* Record set:
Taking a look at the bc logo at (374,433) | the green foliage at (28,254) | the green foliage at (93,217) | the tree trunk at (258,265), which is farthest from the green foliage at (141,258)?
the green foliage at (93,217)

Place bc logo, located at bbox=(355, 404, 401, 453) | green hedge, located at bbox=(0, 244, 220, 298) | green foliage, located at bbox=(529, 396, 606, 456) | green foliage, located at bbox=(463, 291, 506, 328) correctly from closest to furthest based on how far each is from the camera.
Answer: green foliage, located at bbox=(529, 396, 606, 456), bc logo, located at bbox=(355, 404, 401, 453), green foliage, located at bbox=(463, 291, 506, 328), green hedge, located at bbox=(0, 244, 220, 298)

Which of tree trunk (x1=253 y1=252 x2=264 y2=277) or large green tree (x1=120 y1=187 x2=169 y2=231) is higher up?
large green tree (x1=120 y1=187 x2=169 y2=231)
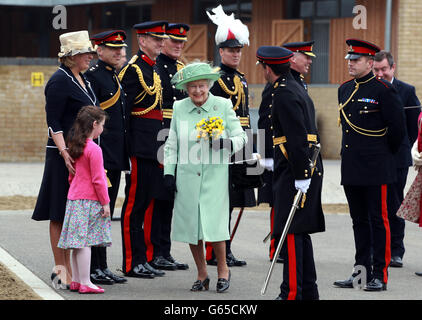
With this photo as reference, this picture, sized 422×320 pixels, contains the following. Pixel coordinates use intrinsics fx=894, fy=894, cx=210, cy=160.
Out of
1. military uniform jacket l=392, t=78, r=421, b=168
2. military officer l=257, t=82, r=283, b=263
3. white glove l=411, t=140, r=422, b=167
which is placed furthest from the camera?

==

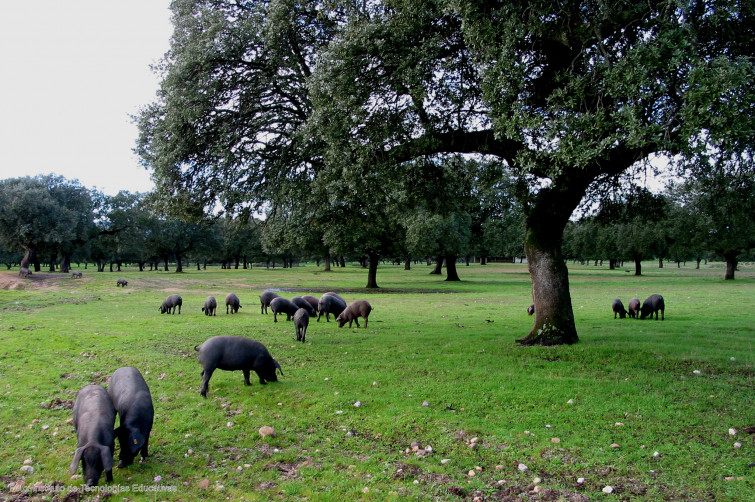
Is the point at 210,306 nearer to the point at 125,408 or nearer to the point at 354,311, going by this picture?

...

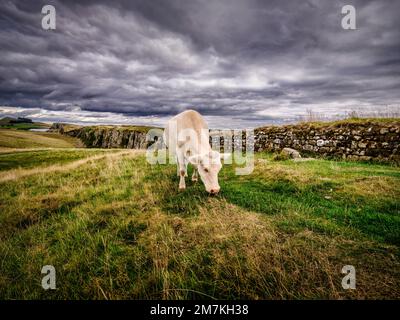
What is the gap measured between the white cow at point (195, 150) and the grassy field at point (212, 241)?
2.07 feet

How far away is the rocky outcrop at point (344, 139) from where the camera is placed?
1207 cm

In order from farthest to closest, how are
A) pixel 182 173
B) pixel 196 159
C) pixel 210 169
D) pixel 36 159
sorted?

* Written problem: Reproduce the data word for word, starting from the line with "Place bc logo, located" up to and including the line with "Answer: green foliage, located".

* Complete answer:
Place bc logo, located at bbox=(355, 404, 401, 453) | green hedge, located at bbox=(0, 244, 220, 298) | green foliage, located at bbox=(529, 396, 606, 456) | green foliage, located at bbox=(463, 291, 506, 328) correctly from closest to furthest based on how far each is from the camera.
Answer: green foliage, located at bbox=(529, 396, 606, 456), bc logo, located at bbox=(355, 404, 401, 453), green foliage, located at bbox=(463, 291, 506, 328), green hedge, located at bbox=(0, 244, 220, 298)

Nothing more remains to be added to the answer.